PROBLEM TO WORK ON
Reproduce the entries below in full, word for word.

* BEGIN DATA FOR THIS EXERCISE *

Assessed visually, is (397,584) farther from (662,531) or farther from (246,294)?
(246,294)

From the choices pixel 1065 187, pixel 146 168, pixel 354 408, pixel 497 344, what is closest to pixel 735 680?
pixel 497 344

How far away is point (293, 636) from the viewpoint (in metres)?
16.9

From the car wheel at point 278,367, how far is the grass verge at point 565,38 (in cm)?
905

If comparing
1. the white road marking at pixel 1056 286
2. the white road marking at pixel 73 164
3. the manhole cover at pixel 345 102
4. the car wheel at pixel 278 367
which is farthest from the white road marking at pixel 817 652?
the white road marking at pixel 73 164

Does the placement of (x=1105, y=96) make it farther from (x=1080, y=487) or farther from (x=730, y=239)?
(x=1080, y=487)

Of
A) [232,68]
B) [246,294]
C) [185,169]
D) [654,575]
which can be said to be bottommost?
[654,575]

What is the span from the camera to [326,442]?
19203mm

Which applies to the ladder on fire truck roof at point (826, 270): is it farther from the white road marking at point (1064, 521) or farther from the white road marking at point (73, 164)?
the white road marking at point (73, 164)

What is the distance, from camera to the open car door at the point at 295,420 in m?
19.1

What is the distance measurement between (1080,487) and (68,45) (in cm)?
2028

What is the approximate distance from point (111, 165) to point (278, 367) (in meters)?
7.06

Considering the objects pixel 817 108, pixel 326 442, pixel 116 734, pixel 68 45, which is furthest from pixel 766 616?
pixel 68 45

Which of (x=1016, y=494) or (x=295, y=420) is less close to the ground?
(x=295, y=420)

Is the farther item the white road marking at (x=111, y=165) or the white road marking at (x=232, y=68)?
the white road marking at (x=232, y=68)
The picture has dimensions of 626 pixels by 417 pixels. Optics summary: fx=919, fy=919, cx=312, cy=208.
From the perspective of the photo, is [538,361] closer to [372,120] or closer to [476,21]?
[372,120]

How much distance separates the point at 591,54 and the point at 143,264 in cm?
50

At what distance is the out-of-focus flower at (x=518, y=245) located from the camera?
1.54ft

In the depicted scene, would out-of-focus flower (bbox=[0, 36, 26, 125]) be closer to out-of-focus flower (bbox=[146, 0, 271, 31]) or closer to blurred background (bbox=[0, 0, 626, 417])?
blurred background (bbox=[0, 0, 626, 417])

* END DATA FOR THIS EXERCISE *

THE RESPONSE
Assessed visually, is (397,584) farther from (662,531) or farther from (246,294)?
(246,294)

From the choices pixel 1065 187, pixel 146 168, pixel 354 408, pixel 497 344, what is closest to pixel 735 680?
pixel 497 344

How far away is point (293, 636) from the viewpoint (in metres)?
16.9

From the car wheel at point 278,367, how far is the grass verge at point 565,38 (in cm)?
905

If comparing
1. the white road marking at pixel 1056 286
2. the white road marking at pixel 73 164
3. the manhole cover at pixel 345 102
4. the car wheel at pixel 278 367
which is farthest from the white road marking at pixel 817 652?
the white road marking at pixel 73 164

Does the placement of (x=1105, y=96) make it farther from (x=1080, y=487) or farther from (x=730, y=239)?
(x=1080, y=487)

Of
A) [232,68]
B) [246,294]
C) [185,169]
D) [654,575]
which can be said to be bottommost?
[654,575]

What is the span from the camera to [326,442]?
19203mm

Which applies to the ladder on fire truck roof at point (826, 270): is it farther from the white road marking at point (1064, 521) or farther from the white road marking at point (73, 164)?
the white road marking at point (73, 164)

What is the distance, from camera to the open car door at the point at 295,420 in m?
19.1

What is the distance measurement between (1080,487) and (68,45) (in cm)?
2028

What is the approximate distance from point (111, 165) to point (278, 367) (in meters)?
7.06

Considering the objects pixel 817 108, pixel 326 442, pixel 116 734, pixel 68 45, which is furthest from pixel 766 616?
pixel 68 45

Which of (x=1016, y=494) or (x=295, y=420) is less close to the ground?
(x=295, y=420)

Is the farther item the white road marking at (x=111, y=165) or the white road marking at (x=232, y=68)?
the white road marking at (x=232, y=68)
The picture has dimensions of 626 pixels by 417 pixels. Optics summary: fx=919, fy=919, cx=312, cy=208.
From the perspective of the photo, is [538,361] closer to [372,120] or closer to [476,21]?
[372,120]

How much distance separates the point at 591,54 and the point at 143,264 in cm?
50

At what distance is the out-of-focus flower at (x=518, y=245) located from the camera?
1.54ft

In the depicted scene, would out-of-focus flower (bbox=[0, 36, 26, 125]) be closer to out-of-focus flower (bbox=[146, 0, 271, 31]) or closer to blurred background (bbox=[0, 0, 626, 417])?
blurred background (bbox=[0, 0, 626, 417])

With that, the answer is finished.